Re: [jQuery] error essage: "css is not a function"

The jQuery object - the return value from $(whatever) - is an array-like object with .length and [0] etc. properties. You don't need to call .get() on it unless you need an actual JavaScript Array object, which is rare.

The *elements* of the jQuery object - or the elements of the Array that .get() returns, are plain HTML elements - DOM nodes. They are not jQuery objects themselves. They have DOM methods and properties, not jQuery methods.

You can always wrap a DOM node in a jQuery object with $(theDomNode).

You can use a for loop just like the one you have, directly on a jQuery object without calling .get(). Or you can use jQuery's .each() method, which is often cleaner. One way to write your loop would be like this:

    $('.resizable').each( function( i, box ) {
        console.log( box.id + ': left=' + $(box).css('left') );
    });

In this code, 'box' is the same as 'boxes[i]' in your for loop.
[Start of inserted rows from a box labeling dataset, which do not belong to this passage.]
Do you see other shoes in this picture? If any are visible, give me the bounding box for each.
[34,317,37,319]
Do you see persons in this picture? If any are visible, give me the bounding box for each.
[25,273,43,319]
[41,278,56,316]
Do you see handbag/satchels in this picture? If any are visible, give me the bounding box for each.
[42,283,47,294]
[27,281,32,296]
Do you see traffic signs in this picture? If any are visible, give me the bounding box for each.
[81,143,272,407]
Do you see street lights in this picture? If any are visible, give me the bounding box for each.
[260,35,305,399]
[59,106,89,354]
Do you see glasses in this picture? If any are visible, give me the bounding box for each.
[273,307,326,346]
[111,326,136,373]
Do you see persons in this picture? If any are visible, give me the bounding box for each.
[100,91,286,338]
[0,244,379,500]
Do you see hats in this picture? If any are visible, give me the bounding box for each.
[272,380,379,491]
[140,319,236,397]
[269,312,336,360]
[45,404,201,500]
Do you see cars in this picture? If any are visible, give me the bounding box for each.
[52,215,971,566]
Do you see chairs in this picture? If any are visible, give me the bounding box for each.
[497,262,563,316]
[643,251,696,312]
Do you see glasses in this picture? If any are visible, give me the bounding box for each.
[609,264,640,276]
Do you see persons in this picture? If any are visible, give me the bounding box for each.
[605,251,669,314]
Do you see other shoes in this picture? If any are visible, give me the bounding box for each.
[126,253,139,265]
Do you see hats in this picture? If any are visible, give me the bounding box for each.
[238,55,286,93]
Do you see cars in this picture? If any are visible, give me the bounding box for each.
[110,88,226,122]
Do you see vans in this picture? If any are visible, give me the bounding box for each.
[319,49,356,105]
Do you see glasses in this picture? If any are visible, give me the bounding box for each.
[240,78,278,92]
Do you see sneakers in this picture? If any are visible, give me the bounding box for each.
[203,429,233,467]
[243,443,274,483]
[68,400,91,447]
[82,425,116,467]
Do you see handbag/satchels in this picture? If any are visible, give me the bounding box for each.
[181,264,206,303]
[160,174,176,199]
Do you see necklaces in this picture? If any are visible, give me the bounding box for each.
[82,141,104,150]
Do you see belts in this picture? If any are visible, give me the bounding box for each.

Note the difference between box.id - referencing a property of the DOM node directly - and $(box).css() - wrapping the DOM node inside another jQuery object and then calling a jQuery method on that object.

-Mike

On Wed, Dec 2, 2009 at 11:34 AM, hsfrey <hsfrey@gmail.com> wrote:

I'm using the following code:

               var boxes = $('.resizable').get();     // get divs as array
               for (var i=0; i<boxes.length; i++ )
               { console.log(boxes[i].id+': left='+boxes[i].css('left'));      }

I get this error message from Firebug:
              boxes[i].css is not a function
             [Break on this error]
            { safelog($boxes[i].id+': left='+$boxes[i].css('left'));\r
\n

I have used similar code before, but for an individual item, not an
array.
For instance, This works fine:

             var sel1=$('#'+b1);
             var c1x = parseInt(sel1.css('left'));

Does this simply not work on arrays, or have I made some other error?